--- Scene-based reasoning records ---

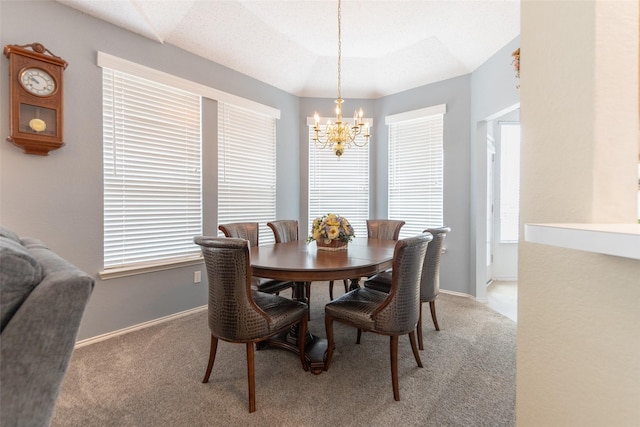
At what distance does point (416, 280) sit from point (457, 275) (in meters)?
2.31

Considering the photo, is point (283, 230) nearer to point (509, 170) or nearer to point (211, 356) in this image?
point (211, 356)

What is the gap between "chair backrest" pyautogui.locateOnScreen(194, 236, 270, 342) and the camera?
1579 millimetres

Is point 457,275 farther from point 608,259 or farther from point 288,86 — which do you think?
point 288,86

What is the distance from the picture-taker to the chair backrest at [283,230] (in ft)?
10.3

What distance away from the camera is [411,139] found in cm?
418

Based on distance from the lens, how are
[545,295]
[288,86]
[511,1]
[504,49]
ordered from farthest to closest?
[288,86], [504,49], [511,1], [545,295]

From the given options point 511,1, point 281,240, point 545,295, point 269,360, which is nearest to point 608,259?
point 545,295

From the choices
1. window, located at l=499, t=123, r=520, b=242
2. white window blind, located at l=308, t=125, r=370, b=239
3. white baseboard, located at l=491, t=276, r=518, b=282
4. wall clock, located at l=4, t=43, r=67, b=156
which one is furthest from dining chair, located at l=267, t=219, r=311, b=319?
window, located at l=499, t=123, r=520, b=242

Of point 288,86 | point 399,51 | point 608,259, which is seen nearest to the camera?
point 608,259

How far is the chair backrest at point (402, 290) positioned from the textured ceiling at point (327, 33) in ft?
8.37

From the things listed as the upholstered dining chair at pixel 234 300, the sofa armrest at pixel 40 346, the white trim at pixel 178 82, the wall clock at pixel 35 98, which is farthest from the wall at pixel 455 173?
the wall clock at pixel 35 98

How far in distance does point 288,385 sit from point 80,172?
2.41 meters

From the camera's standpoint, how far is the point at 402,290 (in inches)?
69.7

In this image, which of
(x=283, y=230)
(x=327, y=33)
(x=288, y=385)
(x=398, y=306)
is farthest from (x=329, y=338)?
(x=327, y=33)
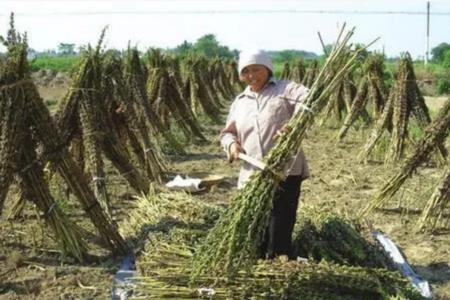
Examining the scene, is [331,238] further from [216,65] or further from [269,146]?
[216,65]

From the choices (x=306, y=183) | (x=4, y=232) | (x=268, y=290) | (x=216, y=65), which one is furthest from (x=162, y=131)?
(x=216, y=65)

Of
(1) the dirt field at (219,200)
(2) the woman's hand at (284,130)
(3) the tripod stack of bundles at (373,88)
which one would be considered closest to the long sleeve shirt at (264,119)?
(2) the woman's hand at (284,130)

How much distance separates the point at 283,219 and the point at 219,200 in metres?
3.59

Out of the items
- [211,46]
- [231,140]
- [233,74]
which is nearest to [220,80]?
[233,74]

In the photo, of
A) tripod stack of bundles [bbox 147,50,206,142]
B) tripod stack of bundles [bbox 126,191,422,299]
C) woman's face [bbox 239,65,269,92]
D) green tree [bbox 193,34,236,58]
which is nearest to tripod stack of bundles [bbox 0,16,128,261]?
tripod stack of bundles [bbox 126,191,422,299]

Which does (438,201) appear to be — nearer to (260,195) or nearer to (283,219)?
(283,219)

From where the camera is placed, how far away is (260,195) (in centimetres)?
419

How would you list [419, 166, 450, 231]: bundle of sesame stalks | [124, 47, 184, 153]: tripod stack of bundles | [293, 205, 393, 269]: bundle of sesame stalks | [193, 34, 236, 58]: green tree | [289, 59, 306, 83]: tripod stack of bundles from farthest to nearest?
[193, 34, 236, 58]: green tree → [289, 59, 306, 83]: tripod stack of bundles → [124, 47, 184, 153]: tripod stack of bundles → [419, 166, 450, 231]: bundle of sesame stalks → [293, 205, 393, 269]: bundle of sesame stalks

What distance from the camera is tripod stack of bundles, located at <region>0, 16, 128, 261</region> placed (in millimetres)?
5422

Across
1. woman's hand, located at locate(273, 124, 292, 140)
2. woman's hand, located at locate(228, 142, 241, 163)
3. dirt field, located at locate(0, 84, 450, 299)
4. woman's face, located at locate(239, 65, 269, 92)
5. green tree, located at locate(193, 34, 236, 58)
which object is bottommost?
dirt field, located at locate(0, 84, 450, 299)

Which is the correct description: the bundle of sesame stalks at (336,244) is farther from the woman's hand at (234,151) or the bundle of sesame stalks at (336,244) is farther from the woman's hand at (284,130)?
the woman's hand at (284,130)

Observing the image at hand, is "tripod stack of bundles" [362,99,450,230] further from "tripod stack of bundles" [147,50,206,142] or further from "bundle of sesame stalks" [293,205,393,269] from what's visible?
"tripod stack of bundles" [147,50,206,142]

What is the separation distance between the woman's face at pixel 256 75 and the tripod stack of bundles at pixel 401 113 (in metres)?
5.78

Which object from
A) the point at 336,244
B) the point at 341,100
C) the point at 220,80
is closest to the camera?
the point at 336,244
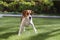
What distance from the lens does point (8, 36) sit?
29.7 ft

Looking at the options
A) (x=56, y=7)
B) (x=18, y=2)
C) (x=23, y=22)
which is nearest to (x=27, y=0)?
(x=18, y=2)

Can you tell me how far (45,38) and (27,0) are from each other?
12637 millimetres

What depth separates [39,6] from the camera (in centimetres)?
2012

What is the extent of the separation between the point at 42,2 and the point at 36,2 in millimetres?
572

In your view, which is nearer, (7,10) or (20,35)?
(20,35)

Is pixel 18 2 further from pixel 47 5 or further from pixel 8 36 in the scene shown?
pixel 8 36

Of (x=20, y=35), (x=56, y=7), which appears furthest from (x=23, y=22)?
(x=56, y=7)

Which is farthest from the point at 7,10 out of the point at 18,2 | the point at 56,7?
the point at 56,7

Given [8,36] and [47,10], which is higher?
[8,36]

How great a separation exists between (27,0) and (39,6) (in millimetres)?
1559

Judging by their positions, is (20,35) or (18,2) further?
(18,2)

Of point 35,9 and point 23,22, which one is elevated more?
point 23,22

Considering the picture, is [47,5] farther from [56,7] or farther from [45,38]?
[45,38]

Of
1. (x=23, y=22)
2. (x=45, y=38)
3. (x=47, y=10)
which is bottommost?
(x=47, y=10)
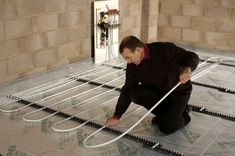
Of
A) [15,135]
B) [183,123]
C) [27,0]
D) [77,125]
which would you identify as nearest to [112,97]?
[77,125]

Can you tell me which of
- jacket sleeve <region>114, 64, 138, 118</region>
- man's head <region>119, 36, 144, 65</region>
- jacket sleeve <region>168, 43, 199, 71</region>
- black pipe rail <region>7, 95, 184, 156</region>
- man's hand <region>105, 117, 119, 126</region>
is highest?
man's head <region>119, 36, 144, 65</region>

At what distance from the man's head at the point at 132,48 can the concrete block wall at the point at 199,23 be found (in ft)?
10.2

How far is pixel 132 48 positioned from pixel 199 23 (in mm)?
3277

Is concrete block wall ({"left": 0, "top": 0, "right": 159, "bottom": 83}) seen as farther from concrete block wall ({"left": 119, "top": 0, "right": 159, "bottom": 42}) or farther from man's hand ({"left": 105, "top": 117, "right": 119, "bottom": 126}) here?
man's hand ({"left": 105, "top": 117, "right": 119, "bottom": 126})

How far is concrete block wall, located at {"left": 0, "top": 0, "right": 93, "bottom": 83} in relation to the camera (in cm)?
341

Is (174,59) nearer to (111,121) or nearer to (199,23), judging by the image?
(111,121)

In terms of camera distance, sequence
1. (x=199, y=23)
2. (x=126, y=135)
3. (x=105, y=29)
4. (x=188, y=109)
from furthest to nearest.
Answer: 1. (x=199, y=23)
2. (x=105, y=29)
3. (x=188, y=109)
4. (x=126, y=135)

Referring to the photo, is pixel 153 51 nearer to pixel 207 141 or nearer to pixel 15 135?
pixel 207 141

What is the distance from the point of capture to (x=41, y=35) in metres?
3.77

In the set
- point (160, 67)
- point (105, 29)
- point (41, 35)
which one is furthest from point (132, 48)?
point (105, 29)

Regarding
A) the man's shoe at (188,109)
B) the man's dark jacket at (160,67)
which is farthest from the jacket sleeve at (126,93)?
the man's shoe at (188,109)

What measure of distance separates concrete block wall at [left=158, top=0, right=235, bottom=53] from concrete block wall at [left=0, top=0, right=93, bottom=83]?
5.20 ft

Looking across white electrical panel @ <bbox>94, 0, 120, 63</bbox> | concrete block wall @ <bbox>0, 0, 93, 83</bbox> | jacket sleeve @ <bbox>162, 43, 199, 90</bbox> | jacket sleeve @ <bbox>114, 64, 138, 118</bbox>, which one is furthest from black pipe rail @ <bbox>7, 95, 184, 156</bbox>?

--- STATED PROBLEM ---
Write out exactly the final stretch of the records: the line containing "What measure of" and every line after it, through the last, and nothing else.

--- SOLUTION ---
What measure of distance separates concrete block wall at [left=158, top=0, right=235, bottom=53] from concrete block wall at [left=0, top=0, right=93, bottom=83]?
5.20 ft

Looking across white electrical panel @ <bbox>94, 0, 120, 63</bbox> | concrete block wall @ <bbox>0, 0, 93, 83</bbox> | jacket sleeve @ <bbox>162, 43, 199, 90</bbox> | jacket sleeve @ <bbox>114, 64, 138, 118</bbox>, which one is furthest from black pipe rail @ <bbox>7, 95, 184, 156</bbox>?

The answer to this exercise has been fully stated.